*WHAT THE EXERCISE ASKS:*
Repeat exactly, and only, the lines from the one containing "The researchers measured the" through the last line of the data below.

*SUPPLIED DATA:*
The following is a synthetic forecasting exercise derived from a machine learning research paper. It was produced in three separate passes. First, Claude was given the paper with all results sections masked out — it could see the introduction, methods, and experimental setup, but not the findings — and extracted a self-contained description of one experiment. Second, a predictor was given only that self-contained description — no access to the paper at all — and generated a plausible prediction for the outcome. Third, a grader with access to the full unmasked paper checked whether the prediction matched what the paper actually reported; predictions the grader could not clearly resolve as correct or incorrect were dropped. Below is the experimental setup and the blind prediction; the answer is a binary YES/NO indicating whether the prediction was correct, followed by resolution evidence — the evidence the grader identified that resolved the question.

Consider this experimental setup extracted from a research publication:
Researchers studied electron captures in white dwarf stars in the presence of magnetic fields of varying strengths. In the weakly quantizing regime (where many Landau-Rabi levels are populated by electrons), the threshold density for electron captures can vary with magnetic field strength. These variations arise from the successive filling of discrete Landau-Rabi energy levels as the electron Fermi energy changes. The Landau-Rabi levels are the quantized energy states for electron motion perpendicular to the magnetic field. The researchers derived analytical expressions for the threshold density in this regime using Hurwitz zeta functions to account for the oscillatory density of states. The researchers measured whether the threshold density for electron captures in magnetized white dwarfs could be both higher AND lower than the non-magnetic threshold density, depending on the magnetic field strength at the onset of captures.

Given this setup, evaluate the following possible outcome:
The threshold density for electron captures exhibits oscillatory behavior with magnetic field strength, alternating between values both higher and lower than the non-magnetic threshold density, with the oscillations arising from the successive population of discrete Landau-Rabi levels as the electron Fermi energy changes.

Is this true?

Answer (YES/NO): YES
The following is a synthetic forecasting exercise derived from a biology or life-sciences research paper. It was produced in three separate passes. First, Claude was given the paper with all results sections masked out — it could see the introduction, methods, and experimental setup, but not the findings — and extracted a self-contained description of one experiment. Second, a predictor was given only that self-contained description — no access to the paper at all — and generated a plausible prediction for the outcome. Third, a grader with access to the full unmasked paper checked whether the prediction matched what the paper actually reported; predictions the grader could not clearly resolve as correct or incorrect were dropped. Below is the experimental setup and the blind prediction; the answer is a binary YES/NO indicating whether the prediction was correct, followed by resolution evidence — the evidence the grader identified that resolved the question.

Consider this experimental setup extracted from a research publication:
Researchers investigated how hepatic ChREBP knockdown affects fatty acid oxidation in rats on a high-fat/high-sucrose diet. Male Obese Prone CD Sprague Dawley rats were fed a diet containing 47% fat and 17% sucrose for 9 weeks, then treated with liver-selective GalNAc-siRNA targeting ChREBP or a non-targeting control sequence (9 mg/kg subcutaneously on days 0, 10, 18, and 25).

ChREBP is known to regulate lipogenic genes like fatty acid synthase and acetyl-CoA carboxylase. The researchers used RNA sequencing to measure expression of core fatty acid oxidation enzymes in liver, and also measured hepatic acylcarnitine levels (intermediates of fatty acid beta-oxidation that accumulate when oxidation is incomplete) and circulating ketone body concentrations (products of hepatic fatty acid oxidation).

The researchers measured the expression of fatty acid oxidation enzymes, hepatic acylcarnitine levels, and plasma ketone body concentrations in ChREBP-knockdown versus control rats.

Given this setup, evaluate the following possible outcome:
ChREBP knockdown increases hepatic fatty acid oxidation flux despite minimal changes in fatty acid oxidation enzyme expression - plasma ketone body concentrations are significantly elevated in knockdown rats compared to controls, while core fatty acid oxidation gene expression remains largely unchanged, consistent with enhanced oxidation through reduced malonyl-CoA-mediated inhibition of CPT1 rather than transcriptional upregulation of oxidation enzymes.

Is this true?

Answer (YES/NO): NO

*EXERCISE RESULT:*
The researchers measured the expression of fatty acid oxidation enzymes, hepatic acylcarnitine levels, and plasma ketone body concentrations in ChREBP-knockdown versus control rats.

Given this setup, evaluate the following possible outcome:
ChREBP knockdown increases hepatic fatty acid oxidation flux despite minimal changes in fatty acid oxidation enzyme expression - plasma ketone body concentrations are significantly elevated in knockdown rats compared to controls, while core fatty acid oxidation gene expression remains largely unchanged, consistent with enhanced oxidation through reduced malonyl-CoA-mediated inhibition of CPT1 rather than transcriptional upregulation of oxidation enzymes.

Is this true?

Answer (YES/NO): NO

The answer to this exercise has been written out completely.